Three Ways to Link Disparate Data Sources to Better Understand People’s Financial Well-Being
A person’s financial well-being is nuanced, encompassing many different metrics and situations. A single dataset rarely paints a complete picture of people’s financial lives. Therefore, building a holistic understanding of financial well-being often requires linking data from several disparate sources.
But making robust connections between discrete datasets is rarely straightforward. Inconsistencies in the populations of interest, survey sampling, timing of data collection, units of analysis, and variable definitions complicate the smooth linkage of datasets. To address these challenges and ultimately inform the development of policies, products, and services that improve people’s financial lives, the Urban Institute launched the Financial Well-Being Data Hub, which leverages the power of linked data across disparate data sources.
Here, we explain three ways Urban researchers have linked or supplemented disparate datasets through the Financial Well-Being Data Hub to unlock new insights about households’ financial lives. The examples show how these strategies have been tailored to answer specific research questions and can serve as guideposts to applying the methodologies in your own work.

Dataset extract:

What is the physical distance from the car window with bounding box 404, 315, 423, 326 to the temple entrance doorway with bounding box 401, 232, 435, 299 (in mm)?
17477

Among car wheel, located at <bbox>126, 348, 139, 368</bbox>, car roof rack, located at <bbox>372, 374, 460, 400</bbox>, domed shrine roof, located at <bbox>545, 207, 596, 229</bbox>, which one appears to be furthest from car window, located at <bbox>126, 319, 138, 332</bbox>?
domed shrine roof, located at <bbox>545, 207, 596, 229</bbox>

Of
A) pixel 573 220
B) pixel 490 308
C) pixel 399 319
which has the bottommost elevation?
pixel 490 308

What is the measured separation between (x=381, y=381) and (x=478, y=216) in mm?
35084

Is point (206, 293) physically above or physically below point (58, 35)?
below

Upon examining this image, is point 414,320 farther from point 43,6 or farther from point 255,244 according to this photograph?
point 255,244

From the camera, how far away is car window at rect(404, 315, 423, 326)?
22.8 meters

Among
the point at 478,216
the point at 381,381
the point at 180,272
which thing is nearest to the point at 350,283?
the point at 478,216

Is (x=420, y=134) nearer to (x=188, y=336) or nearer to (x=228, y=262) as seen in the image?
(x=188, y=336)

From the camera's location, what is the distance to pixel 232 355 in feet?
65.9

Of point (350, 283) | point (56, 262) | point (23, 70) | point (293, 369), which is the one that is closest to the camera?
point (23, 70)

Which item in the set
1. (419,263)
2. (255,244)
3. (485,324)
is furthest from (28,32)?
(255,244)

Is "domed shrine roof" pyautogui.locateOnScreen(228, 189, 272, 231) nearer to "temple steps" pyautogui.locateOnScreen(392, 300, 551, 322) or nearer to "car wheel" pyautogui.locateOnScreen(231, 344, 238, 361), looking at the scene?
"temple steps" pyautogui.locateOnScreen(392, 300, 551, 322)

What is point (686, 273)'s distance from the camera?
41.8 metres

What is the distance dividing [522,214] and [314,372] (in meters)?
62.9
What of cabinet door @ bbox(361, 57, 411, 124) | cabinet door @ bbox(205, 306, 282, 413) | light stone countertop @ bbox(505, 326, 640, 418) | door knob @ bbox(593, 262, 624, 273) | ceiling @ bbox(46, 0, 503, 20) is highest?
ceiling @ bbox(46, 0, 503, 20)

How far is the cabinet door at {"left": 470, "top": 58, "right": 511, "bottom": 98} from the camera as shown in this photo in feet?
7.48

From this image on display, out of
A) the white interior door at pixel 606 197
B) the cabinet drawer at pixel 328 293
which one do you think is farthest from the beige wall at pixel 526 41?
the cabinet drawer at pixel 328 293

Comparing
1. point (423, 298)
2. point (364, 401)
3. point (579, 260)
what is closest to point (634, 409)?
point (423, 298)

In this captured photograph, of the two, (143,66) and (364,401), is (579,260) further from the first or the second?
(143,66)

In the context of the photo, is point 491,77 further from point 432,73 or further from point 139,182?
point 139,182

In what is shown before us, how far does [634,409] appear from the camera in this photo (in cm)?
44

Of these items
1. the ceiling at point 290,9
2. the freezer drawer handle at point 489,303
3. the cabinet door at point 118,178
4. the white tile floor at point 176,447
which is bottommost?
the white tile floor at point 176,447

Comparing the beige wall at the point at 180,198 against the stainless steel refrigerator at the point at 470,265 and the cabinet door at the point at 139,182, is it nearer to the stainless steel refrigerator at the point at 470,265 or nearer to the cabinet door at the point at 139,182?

What you will do: Return the stretch from "But making robust" through "disparate data sources." in the passage on linking financial data, copied word for word. These items have no connection to the passage on linking financial data.

Expected answer:
But making robust connections between discrete datasets is rarely straightforward. Inconsistencies in the populations of interest, survey sampling, timing of data collection, units of analysis, and variable definitions complicate the smooth linkage of datasets. To address these challenges and ultimately inform the development of policies, products, and services that improve people’s financial lives, the Urban Institute launched the Financial Well-Being Data Hub, which leverages the power of linked data across disparate data sources.